# Twin towers of Starbucks



## Kethaneni (Sep 3, 2009)

One of my colleague stacks up Starbucks cups in his office room, thought I could post a picture of it here and see what people think about it.


----------



## icassell (Sep 3, 2009)

I think he has a serious problem 

You might adjust your WB -- this is very yellow on my monitor


----------



## 512 (Sep 3, 2009)

the WB is wrong, too yellow as said above. funny subject!


----------



## c.cloudwalker (Sep 3, 2009)

What a waste of money :lmao:

Seems to me there's enough invested in that tower for a decent lens.


----------



## ocular (Sep 3, 2009)

That's only about $400 worth of coffee.... I don't think u need to change the wb really, it works with the color of the coffee cups.


----------



## icassell (Sep 3, 2009)

ocular said:


> That's only about $400 worth of coffee.... I don't think u need to change the wb really, it works with the color of the coffee cups.



I was waiting to see who had enough time on his hands actually to count the cups


----------



## musicaleCA (Sep 3, 2009)

c.cloudwalker said:


> What a waste of money :lmao:
> 
> Seems to me there's enough invested in that tower for a decent lens.



Agreed. On the rare occasion I drink coffee, I make it myself. With a French press. Mmmm.


----------



## dizzyg44 (Sep 3, 2009)

That's about $519.60 worth of lattes with one flavored syrup in my area.......

Thank god I have an full auto espresso machine at home and work 

Caffeine is the key to success......lol


----------



## Kethaneni (Sep 4, 2009)

Thanks everyone for your comments. I kind of changed the contrast and saturation to get that yellow hue (Agree with Ocular). I was expecting some comments on the subject, but everyone out there seems to be in the same boat as me (looking at things in terms of glass) LOL!! Thanks again for your input regarding WB.


----------



## Dominantly (Sep 4, 2009)

Well I agree with the original posts abotu adjusting the WB, or atleast doing some creative tweaking with the WB on different portions of the photo.

Now onto the coffee.... The first question that pops into my head is are all these cleaned out after consumption? I mean I guess you could create something like this if you had a huge office and made a huge coffee run, in one shot... but if he were to collect these everyday, I would imagine that the residue could be pretty gross after a while. Another thing would be if he actually cleans them and stores them, that would seem a little OCD. I can't imgaine the management would be happy with such storage, atleast I know mine would freak out.

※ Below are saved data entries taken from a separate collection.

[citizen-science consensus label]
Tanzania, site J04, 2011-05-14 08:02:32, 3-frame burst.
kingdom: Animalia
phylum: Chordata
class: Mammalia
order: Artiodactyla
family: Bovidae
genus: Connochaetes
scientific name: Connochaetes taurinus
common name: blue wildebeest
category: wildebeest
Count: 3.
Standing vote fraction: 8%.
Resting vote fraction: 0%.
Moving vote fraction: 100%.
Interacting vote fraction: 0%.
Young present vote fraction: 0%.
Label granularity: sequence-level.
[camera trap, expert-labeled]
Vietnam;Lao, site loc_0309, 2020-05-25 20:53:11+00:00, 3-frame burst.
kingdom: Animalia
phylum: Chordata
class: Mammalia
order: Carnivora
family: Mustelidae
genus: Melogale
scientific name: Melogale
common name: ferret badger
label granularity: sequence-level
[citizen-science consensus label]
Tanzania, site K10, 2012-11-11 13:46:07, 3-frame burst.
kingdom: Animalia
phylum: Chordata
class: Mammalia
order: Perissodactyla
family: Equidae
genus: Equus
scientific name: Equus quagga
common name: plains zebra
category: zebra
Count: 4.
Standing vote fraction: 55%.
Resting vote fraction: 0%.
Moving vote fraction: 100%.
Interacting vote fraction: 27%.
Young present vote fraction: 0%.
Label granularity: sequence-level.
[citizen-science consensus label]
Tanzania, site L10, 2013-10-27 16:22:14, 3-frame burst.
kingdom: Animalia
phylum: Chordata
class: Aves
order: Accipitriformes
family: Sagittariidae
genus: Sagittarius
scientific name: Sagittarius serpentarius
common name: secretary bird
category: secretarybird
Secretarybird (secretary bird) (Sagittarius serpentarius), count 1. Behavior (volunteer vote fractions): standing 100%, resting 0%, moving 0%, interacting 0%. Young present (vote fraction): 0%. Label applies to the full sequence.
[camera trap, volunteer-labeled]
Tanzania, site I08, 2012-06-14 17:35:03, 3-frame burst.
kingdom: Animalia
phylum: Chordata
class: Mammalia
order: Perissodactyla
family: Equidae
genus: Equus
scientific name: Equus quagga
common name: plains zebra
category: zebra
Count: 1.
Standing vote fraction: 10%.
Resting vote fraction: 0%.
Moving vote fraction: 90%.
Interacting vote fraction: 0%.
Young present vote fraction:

I can't knock him on his choice though, I am up in the northwest of Washington, and we have coffee stands and baristas every block or so. Espresso is the life blood this state runs on it would seem.


----------



## ::trainwreck:: (Sep 6, 2009)

I want to knock that over sooo bad :idea:


----------



## ocular (Sep 6, 2009)

icassell said:


> ocular said:
> 
> 
> > That's only about $400 worth of coffee.... I don't think u need to change the wb really, it works with the color of the coffee cups.
> ...



lol , it's simple multiplication.


----------



## musicaleCA (Sep 6, 2009)

Dominantly said:


> but if he were to collect these everyday, I would imagine that the residue could be pretty gross after a while.



Nah. Starbucks coffee is equivalent to TSP.


----------